Although no finding of an overspeed was made, as a result of the recorded vertical acceleration being outside limits, the aircraft was grounded pending an appropriate engineering inspection. This was identified as the “Inspection after flight in turbulence and/or exceeding VMO”. This was commenced the same day and completed the following day with no defects found and the aircraft was released to service.

It then operated a further 13 flights over five days during which respective flight crews did not record any airworthiness findings during their pre-flight inspections or report any abnormal aircraft handling characteristics. Each day, a routine maintenance check which included a visual inspection of the aircraft during a ‘walk-around’ at ground level was carried out at Sydney by the maintenance contractor. On 25 February, the aircraft operated a scheduled passenger flight from Sydney to Albury and on descent into Albury it passed sufficiently close to birds to alert the Captain to the possibility of a bird strike on the left side of the aircraft.

Although there were no in-flight indications that a bird had struck the aircraft, after landing the Captain “noticed the aircraft’s pitch trim system fluctuated abnormally”. He then carried out an external inspection and although he found no evidence of any bird strike on the left side of the aircraft, he did notice a dent in the upper leading edge of the vertical stabiliser and reported this to Maintenance Control who arranged for an engineer from Sydney to travel to Albury. On arrival, the engineer used scissor lift equipment to access and inspect the stabiliser and found “indications of significant structural damage to the horizontal stabiliser” with no indication that they might have resulted from a bird strike. It was concluded that the damage found was probably a consequence of the upset event five days earlier.

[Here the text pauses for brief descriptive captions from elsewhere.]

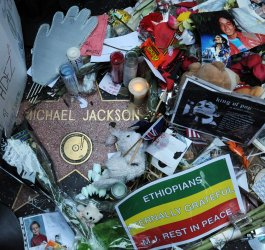 Fans mourn Michael Jackson on eve of public memorial service in Los Angeles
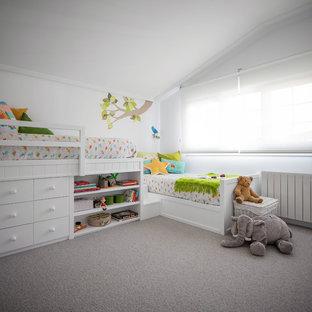 Inspiration för ett litet funkis könsneutralt barnrum kombinerat med sovrum och för 4-10-åringar, med vita väggar, heltäckningsmatta och grått golv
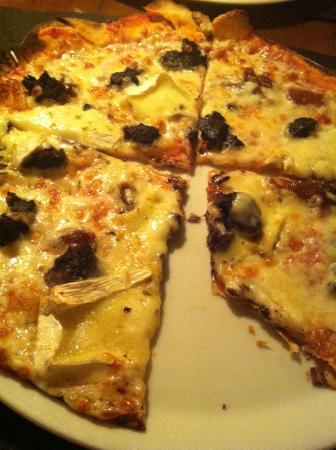 La Lluna: Pizza de morcilla, ceba caramelitzada, pinyons i brie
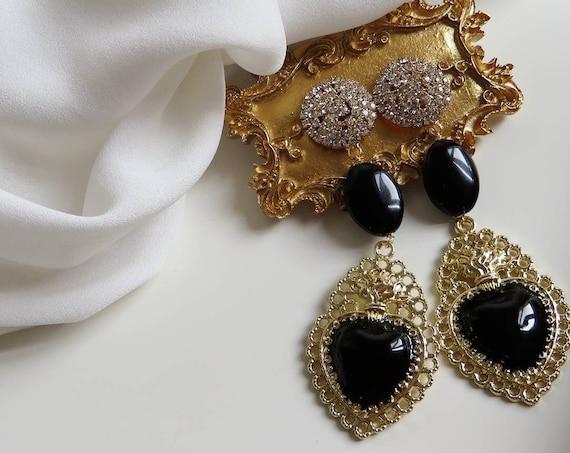 Sacred Heart earrings black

The full extent of the significant structural damage to the horizontal stabiliser to the aircraft was finally documented after ATSB Investigators assisted by ATR representatives had made a comprehensive examination of it. This included:

  • external damage to both the left and right horizontal stabilisers
  • fracture of the composite structure around the rear horizontal-to-vertical stabiliser attachment points
  • fracture of the front spar web
  • cracking of the horizontal-to-vertical stabiliser attachment support ribs
  • cracking of the attachment support structure
  • cracking and delamination of the skin panels at the rear spar

Following these findings, ATR required that both the horizontal and vertical stabilisers should be replaced before release for any further flight.

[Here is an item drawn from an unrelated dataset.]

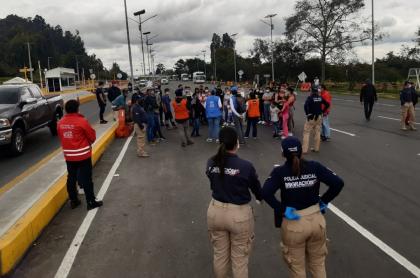 Buses con venezolanos retenidos en norte de Bogotá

An analysis by ATR based on data from the QAR showed that at the point of control disconnect, the Ultimate Load on the horizontal stabiliser had been very briefly exceeded by almost 50%. It also showed that the Limit Loads for the vertical load on the horizontal stabiliser, the asymmetric moment on the horizontal stabiliser, the bending moment on the wing and the engine mounts had all been exceeded and that the vertical load on the wing had been reached.

The horizontal-to-vertical stabiliser attachment with the fairings removed showing cracking of the composite structure around the rear attachment point [reproduced from the Official Report]
External damage to the tailplane and fairings indicated by marks/stickers [reproduced from the Official Report]

The Investigation looked in detail at both the operational and airworthiness aspects of the event and found that some had implications for other operators of ATR 42/72 aircraft. Whilst addressing the direct causes of both the upset and the flawed initial maintenance response proved to be relatively straightforward, the systemic airworthiness findings turned out to be more complex and considerably extended the Investigation.

The formally documented Findings of the Investigation were subdivided into those related to the flight in which the damage to the aircraft was caused and the subsequent inspection and continued operation of the aircraft when it was not airworthy.

(A) In-flight upset and pitch disconnect

Contributing Factors:

  • During the descent, when the sterile flight deck policy was applicable, the flight crew engaged in non-pertinent conversation. This distracted the crew and probably reduced their ability to monitor and respond to fluctuations of airspeed.
  • While passing through about 8,500 feet on descent into Sydney, the aircraft encountered a significant windshear that resulted in a rapidly decreasing tailwind. This led to a rapid increase in the airspeed, with the airspeed trend vector likely indicating well above the maximum operating speed (Vmo).
  • Although the First Officer as Pilot Flying was in the process of attempting to control the airspeed, in response to the unexpectedly high airspeed trend indication and their proximity to Vmo, the Captain perceived a need to immediately intervene and made pitch control inputs before following the normal take-over procedure and alerting the First Officer.
  • The addition of the Captain’s and First Officer’s nose-up control inputs resulted in a pitching manoeuvre that exceeded the limit load factor for the aircraft of 2.5 g.
  • The magnitude of the Captain's nose-up control input was probably greater than he intended due to his response to a high stress level, but increased the probability that the aircraft's limit load factor would be exceeded.
  • Shortly after the Captain had initiated nose-up control inputs, the First Officer reversed his control input. The differential forces in the left (Captain) and right (First Officer) pitch control systems were sufficiently large to inadvertently activate the pitch uncoupling mechanism, disconnecting the left and right pitch control systems.
  • Given the high airspeed, the asymmetric elevator deflections that occurred immediately following the pitch disconnect event resulted in aerodynamic loads on the tailplane that exceeded its strength and damaged the horizontal stabiliser.
  • The design of the ATR 72 pitch control system resulted in limited tactile feedback between the left and right control columns, reducing the ability of one pilot to detect that the other pilot is making control inputs. In addition, there were no visual or auditory systems to indicate dual control inputs. [Safety Issue AO-2014-032-SI-03]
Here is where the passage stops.